101 Lower Thames Street is an unprepossessing City office block with an astonishing relic in its basement. First uncovered in 1848 when the Coal Exchange was being built, the remains of this 2nd century dwelling were swiftly recognised as something special and became one of Britain's first scheduled ancient monuments. Now under the care of the Museum of London, there's not much to see at what's now ground level. But follow the staircase down from the lobby and you'll enter a long low chamber left undeveloped when the 60s office block was plonked on top, save for a few concrete supports drilled down where they'd do least damage. First up are the foundations of what would have been a riverside house, back when the Thames was wider than it is now, most probably used by visitors to Londinium as the equivalent of a cheap hotel. The remains of the central heating system can still be seen, along with some extensive but crumbly-looking walls, hence visitors walk around the top on metal gangways.
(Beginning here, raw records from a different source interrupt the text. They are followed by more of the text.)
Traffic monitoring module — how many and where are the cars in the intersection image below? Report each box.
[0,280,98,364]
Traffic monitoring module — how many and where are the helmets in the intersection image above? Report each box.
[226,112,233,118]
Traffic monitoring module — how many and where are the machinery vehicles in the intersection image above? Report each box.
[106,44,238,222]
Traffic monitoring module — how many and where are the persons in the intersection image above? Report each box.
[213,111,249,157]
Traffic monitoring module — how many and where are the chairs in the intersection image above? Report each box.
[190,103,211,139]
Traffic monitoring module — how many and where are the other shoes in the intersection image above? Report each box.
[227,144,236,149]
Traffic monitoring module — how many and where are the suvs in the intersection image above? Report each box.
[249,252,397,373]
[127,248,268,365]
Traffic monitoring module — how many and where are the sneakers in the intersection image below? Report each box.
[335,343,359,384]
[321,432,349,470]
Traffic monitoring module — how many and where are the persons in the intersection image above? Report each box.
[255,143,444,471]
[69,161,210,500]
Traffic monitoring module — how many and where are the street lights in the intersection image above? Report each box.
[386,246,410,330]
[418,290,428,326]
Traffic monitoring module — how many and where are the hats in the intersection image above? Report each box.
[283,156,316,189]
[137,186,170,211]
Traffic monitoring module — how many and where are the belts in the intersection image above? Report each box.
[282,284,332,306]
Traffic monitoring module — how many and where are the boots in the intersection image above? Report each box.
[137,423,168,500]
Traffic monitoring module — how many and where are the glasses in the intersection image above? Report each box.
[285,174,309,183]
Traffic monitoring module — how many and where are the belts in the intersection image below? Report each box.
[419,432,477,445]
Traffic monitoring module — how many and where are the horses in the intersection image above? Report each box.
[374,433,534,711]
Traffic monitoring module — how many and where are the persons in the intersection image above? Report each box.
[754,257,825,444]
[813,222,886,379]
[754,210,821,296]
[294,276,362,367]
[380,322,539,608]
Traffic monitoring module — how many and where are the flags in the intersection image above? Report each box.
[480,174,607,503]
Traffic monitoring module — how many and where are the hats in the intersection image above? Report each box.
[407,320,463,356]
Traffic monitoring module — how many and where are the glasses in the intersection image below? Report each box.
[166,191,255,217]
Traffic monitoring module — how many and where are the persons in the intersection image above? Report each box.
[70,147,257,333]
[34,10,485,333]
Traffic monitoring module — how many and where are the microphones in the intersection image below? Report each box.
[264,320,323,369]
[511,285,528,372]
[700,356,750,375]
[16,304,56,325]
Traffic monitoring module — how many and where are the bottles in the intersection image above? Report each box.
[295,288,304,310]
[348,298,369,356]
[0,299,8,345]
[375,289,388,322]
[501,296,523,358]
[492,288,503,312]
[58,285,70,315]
Better preserved, hence more impressive, are the remains of a 3rd century bolt-on bathhouse. Its shape is somewhat phallic, sorry to be frank, with one larger rectangular cold room and two smaller warm and hot rooms on opposite sides at the far end. An impressive number of towers of tiles remain in the warm room, plus several of the flagstones laid on top where decades of sweaty feet would have trodden. Curators were on hand to explain what we were seeing, but there was a touch of conveyor belt about visitor throughflow given the size of the queue waiting outside. If you missed out, or if you'd prefer longer to stare in better-informed conditions, 45 minute tours can be booked (for £8) at weekends between now and the middle of December. [3 photos]
Yes, another one, although this antiquity up a sidestreet behind Aldwych station is a misnomer. A single plunge pool, curved at one end and rectangular at the other, this brick-lined cistern is of sufficient size to squeeze in a football team, in some discomfort, but not much more. It's thought to date back to 1612, at least a millennium after the decline of Empire, and started its life feeding a nearby fountain before being transformed into a public bathing facility. Even David Copperfield came to Strand Lane for a dip, or would have done had he been less Dickensian. A century ago, with memory of its origins lost, a local rector convinced himself and others it was Roman, and the bath became a public curiosity. Now under the care of the National Trust and Westminster Council it's seen little love, and lingers on in a musty chamber off a locked passageway up a dead end lane. Worth a brief look, but if all you do is peer through the window you've not missed much.
The City of London supports 110 livery companies, of which the first twelve are the most important, of which the Salters come in at number 9. They made their money when food preservation was at its most basic, and mined salt particularly expensive, before branching out later into the wider chemical trade. These days they're mostly a charitable concern, and a bastion of tradition, and are somewhat unexpectedly based in a Brutalist livery hall close to London Wall. This is the building's sixth incarnation, the fifth having been destroyed in the Blitz, and was designed by Sir Basil Spence (of Coventry Cathedral fame). A crystallineconfection in hand-chipped concrete, it was opened in 1976 and for the last ten has been undergoing a refit, which is why it's not been open for Open House before. One of the architects showed us round, which is always a good sign, and generally means a longer more in-depth tour. Unusually the company's main hall is on the top floor, perched on top of five floors of office space (which are being leased out to the Associated Board of the Royal Schools of Music). Spence's contemporary wood-panelling has been retained, overseen by an anachronistic Buglers' Gallery and a 'Ladies Dining Room' that's no longer single sex. A whopping great big salt crystal, mined in Cheshire, has pride of place in the hallway outside, and even the lights dangling in the stairwell have ornate salty shades. 2016's main addition is a lofty glass-roofed entrance lobby, sympathetically attached and facing the new Barbican-Guildhall pedestrian axis. "And if you look up there," said the architect at the end of our hour, "you'll see a new pedway under construction." New pedway? Fantastic, and all the better to see Salters' Hall from. [4 photos]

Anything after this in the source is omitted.